Akademiyi bizim açımızdan ilginç kılan, kuruma üye kabul edilen ya da ödül verilenlerin -istisnalar dışında- genelde Türk ve İslâm düşmanı olmalarıydı. Buna en meşhur örnek, yazdığı Mahomet adlı piyesle 1894’te Osmanlı başta olmak üzere dünya Müslümanlarından büyük tepki çeken Henri de Bornier idi. Tarık Zafer Tunaya’nın “Türk Siyaset ve Üniversite Yaşamında Fransa ve Fransızca” başlığıyla Fransa’da yayımlanan bir makalesinde, “Osmanlı Devleti’nin son dönemlerine yarı sömürge gözüyle bakan ve bu yüzden de azınlıkların haklarını korumak adı altında onları destekleyen ve Türklere menfi bir gözle bakan” isimler olarak zikrettiği yazar Victor Hugo ve Albert Vandal, siyasetçi Georges Clemenceau gibi yazar ve siyasetçiler bu akademiye üyeydiler.
Vandal ve Clemenceau gibi isimler yanında bu listeye yazar Anatole France, siyasetçi Denys Cochin ve tarihçi Ernest Lavisse gibi Ermeni meselesinde Osmanlılar ve Sultan II. Abdülhamid aleyhine kampanyalar yürüten isimleri de eklemek gerekir. Bu kimselerin Ermeni meselesindeki rollerini, Osmanlı ve sultanına düşmanlıklarını daha iyi anlayabilmek için Fransa’nın Ermeni meselesindeki rolünü bilmek şarttır. Katolik Ermenilerin Gregoryen Ermenilerden gördükleri tepki ve baskı üzerine 6 Ocak 1830’da Fransa elçisinin Bâbıâli nezdindeki uzun diplomatik girişimleri sonrasında Osmanlılar ilk defa Katolik Ermenileri ayrı bir millet olarak tanımışlardı. Ayrıca 1701 yılında Katolikliğe giren Sivaslı Mkhitar’ın öncülüğünde kurulan Mkhitaristler örgütü, 1846’da Paris’te açtıkları Muratyan Koleji aracılığıyla Osmanlı ülkesinden götürdükleri birçok Ermeni genci Batı kültürüne ve siyasî fikirlerine entegre edip, ardından da tekrar Osmanlı ülkesine göndermişlerdi.
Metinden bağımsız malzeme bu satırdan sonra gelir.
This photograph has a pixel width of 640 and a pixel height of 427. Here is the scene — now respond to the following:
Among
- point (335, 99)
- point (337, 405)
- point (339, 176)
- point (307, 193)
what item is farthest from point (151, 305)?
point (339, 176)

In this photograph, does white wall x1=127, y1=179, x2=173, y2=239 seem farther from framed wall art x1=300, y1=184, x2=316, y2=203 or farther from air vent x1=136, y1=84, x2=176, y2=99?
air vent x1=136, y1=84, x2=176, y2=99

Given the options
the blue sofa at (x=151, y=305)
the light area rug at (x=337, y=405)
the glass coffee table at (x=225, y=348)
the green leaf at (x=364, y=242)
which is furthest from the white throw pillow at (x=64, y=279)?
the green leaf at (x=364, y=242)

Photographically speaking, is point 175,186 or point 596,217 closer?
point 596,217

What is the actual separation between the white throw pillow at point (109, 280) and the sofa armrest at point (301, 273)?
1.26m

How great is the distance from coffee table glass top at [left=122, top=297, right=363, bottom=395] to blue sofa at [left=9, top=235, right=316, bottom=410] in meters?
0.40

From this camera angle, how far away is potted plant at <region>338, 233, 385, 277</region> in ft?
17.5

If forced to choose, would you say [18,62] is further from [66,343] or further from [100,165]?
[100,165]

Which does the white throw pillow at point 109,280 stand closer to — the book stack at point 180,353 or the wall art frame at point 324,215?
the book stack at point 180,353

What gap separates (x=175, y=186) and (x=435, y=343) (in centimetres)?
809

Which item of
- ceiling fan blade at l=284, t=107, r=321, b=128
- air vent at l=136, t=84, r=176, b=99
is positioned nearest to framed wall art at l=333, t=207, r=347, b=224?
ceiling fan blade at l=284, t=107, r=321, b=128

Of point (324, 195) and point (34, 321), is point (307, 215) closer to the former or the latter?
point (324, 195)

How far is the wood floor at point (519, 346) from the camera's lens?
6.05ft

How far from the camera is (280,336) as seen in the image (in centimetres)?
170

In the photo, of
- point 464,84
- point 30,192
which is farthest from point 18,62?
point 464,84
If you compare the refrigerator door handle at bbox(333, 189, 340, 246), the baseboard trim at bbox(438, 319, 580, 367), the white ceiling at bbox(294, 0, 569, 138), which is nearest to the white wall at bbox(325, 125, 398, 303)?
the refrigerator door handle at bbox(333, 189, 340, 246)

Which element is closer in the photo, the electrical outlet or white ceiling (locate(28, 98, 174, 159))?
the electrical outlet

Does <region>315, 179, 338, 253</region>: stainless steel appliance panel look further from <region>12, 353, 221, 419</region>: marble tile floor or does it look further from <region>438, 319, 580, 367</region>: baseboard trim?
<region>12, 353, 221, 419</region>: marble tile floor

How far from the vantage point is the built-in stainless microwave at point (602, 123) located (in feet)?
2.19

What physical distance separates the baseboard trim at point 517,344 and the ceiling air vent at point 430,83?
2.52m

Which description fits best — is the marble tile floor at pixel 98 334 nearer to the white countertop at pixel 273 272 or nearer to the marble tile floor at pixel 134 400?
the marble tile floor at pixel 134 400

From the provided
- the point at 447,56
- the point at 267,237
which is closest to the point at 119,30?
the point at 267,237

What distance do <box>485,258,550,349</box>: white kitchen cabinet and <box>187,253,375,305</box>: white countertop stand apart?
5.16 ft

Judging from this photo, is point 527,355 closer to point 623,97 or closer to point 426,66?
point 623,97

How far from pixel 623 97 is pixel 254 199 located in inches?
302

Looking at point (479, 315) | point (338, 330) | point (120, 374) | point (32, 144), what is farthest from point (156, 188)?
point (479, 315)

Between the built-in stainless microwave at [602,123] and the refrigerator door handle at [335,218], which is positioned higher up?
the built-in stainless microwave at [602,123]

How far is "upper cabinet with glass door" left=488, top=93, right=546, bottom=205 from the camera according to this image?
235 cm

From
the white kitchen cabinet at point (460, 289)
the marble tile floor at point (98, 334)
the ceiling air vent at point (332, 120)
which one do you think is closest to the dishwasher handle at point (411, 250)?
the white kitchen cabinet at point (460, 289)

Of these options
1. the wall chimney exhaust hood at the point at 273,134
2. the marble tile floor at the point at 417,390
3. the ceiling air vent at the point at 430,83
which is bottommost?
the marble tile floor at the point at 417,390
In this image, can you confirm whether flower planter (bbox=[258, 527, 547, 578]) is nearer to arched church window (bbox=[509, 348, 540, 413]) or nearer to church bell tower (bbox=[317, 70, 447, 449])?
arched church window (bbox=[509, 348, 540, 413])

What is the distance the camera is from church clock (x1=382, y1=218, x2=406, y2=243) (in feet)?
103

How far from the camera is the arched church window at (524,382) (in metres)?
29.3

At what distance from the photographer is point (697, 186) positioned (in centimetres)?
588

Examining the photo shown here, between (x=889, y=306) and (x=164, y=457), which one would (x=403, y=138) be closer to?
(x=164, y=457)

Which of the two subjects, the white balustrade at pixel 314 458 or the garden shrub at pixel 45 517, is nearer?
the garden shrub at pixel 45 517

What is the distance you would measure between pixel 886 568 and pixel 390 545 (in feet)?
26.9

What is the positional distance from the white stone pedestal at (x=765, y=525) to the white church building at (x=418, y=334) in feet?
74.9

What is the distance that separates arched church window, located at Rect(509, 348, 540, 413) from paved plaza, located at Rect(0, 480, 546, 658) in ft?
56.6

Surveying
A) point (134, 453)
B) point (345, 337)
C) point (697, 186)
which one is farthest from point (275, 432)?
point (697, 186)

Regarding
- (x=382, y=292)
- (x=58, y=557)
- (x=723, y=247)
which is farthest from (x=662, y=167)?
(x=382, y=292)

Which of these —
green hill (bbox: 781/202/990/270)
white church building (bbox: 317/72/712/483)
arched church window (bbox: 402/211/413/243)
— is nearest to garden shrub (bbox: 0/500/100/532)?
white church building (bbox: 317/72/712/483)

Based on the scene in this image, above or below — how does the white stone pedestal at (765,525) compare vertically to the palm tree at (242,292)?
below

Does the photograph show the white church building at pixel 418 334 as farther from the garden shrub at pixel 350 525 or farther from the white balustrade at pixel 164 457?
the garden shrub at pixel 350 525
1861’de Zeytun’da kadim Ermeni hanedanı Lusinyanların soyundan geldiğini iddia eden Levon adlı biri Paris’e giderek Fransa İmparatoru III. Napolyon’a hitaben “Zeytun Ermenilerinin bağımsızlık talep ettiklerini, 70 bin kişinin bu uğurda silah kuşanmaya hazır olduğunu” iddia edip Napolyon’dan yardım isteyen bir mektup vermiş, ancak mektupta belirtilen rakamların mübalağalı olduğu gerekçesi ile kendisine olumlu cevap verilmemişti. Buna rağmen Anadolu’da çıkan ilk Ermeni ayaklanması kabul edilen 1862 Zeytun isyanını bastırmak için bölgeye giden Osmanlı ordusu, Fransa ve III. Napolyon’un baskısı ve müdahalesi ile engellenmişti.
Ermeniler 19. yüzyılın son çeyreğinden itibaren kitleler halinde Fransa’ya göç etmiş; Paris, Marsilya ve Lyon gibi şehirlere yerleşmişlerdi. İlk zamanlarda Paris’e yerleşenlerin sayısı azdı. Osmanlı Devleti Paris’te bulunan Ermenilerin faaliyetlerini sıkı şekilde takip etmeye çalıştı. İlk defa 1883’te, Paris’teki Osmanlı Büyükelçisi Esad Paşa Paris’te çok da etkin olmasa da bir Ermeni cemiyetinin varlığından bahsetmekteydi. Dört Ermeni, 8 Kasım 1885’te Fransa Dışişleri Bakanı Charles de Freycinet’e, tıpkı İngiltere gibi Fransa’nın da uluslararası bir konferans ile Ermeni meselesine müdahil olmasını istemişlerdi.